Il principale strumento di «resistenza» sarà il comitato paritetico per le servitù militari, dove, insieme ai militari, siedono anche rappresentanti dell'amministrazione regionale e dei Comuni che cedono territori alle basi. Ogni decisione che riguarda le servitù, dal calendario delle esercitazioni sino alla costruzione di qualche metro di reticolato, viene discussa in quella sede. «D'ora in poi - dice Soru - i nostri rappresentanti nel comitato paritetico respingeranno qualsiasi richiesta arrivi dai militari». Casi di opposizione della Regione alle richieste dei generali ci sono stati anche in passato. Le novità ora sono due. La prima è che si passa dai «no» episodici ai «no» sistematici: si dirà sempre e comunque «no». La seconda è che anche nei livelli successivi a quello del comitato paritetico la Regione terrà lo stesso atteggiamento di rifiuto netto.

Esiste, infatti, una procedura, che va spiegata per capire le intenzioni di Soru.

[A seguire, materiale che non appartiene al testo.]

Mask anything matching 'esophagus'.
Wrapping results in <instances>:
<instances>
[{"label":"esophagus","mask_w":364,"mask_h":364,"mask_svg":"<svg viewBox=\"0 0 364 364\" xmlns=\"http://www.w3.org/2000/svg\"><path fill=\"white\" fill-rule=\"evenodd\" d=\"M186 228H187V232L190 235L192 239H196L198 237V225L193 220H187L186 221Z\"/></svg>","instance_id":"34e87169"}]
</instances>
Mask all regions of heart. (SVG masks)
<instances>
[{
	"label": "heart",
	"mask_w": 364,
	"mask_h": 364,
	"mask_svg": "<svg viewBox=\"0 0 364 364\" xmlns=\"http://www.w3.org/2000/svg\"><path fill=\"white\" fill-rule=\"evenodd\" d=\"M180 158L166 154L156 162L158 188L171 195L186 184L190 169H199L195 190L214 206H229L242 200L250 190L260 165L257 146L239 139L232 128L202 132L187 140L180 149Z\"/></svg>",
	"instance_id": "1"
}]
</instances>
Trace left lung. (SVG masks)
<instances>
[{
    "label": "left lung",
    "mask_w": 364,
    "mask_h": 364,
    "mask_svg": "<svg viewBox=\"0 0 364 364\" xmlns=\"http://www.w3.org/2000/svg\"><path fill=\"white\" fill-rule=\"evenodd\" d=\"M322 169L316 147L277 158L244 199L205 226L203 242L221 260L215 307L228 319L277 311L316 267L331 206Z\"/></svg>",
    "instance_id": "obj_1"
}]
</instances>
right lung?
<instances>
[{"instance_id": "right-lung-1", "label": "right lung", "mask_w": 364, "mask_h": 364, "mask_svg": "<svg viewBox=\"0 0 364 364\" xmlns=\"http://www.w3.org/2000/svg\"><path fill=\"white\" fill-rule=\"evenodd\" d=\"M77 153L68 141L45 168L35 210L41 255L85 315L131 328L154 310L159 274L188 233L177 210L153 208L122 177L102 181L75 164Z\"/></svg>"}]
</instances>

Se il comitato paritetico si oppone ad una richiesta dei militari (ad esempio tenere esercitazioni a Capo Teulada in un certo periodo dell'anno), il ministero della Difesa può, attraverso un decreto, rendere ugualmente operativa la richiesta, sulla base di «superiori esigenze di interesse nazionale». In questo caso, però, la Regione può opporsi al decreto del ministero, sollevando la questione in consiglio dei ministri. L'ultima parola spetta al consiglio dei ministri, in una riunione che viene convocata per discutere del contenzioso e alla quale partecipa anche il presidente della giunta regionale. Soru ora spiega che i suoi rappresentanti nel comitato paritetico diranno «no» a tutto, anche all'apertura di una finestra in una caserma, e che la giunta non accetterà i diktat della Difesa contro le decisioni del comitato. Si andrà al confronto istituzionale al livello più alto, quello del governo nazionale. «Faremo così - dice Soru - sino a quando non sarà riconosciuto alla Sardegna il diritto di discutere sulla presenza militare nel nostro territorio. Vogliamo che il peso delle servitù sia ridotto. Non è pensabile che la Sardegna abbia zone occupate da basi e da poligoni per un'estensione superiore a quella di tutte le altre regioni italiane messe insieme».

Insomma, l'obiettivo della giunta sarda è quello di aprire un negoziato con il governo per una drastica riduzione delle servitù militari. Soru quest'obiettivo lo ha messo nel programma elettorale della sua maggioranza (un centrosinistra aperto a Rifondazione e sostenuto anche dall'area dei movimenti) e da presidente ha sollecitato più volte un confronto con Roma. Da palazzo Chigi e dal ministero della Difesa non è mai arrivata una risposta. Per constringere Berlusconi al confronto, Soru usa ora lo strumento della «resistenza pacifica», l'arma dell'ostruzionismo, del «no» alle richieste delle autorità militari cui fanno capo le basi.

Che la «resistenza pacifica» sia tutt'altro che uno scherzo è dimostrato dalla reazione alle dichiarazioni di Soru del generale Angelo Lo Monaco, comandante militare della Sardegna. «L'esternazione di Soru - ha detto Lo Monaco - rischia di mettere in crisi l'organizzazione militare della Sardegna». Che non è una cosa da poco, perché «l'organizzazione militare della Sardegna» è un nodo cruciale dell'organizzazione militare della Nato nel Mediterraneo. Si capisce allora quanto sia alta la posta della partita aperta da Soru. Il confronto con il governo non toccherà, infatti, solo questioni di dimensione regionale. Se vengono ridimensionate o chiuse le basi di Capo Teulada e del Salto di Quirra, per il dispositivo Nato in tutta l'area del Mediterraneo si aprono problemi serissimi. Per non parlare della Maddalena, dove la Us Navy, sinora, ha potuto fare di tutto.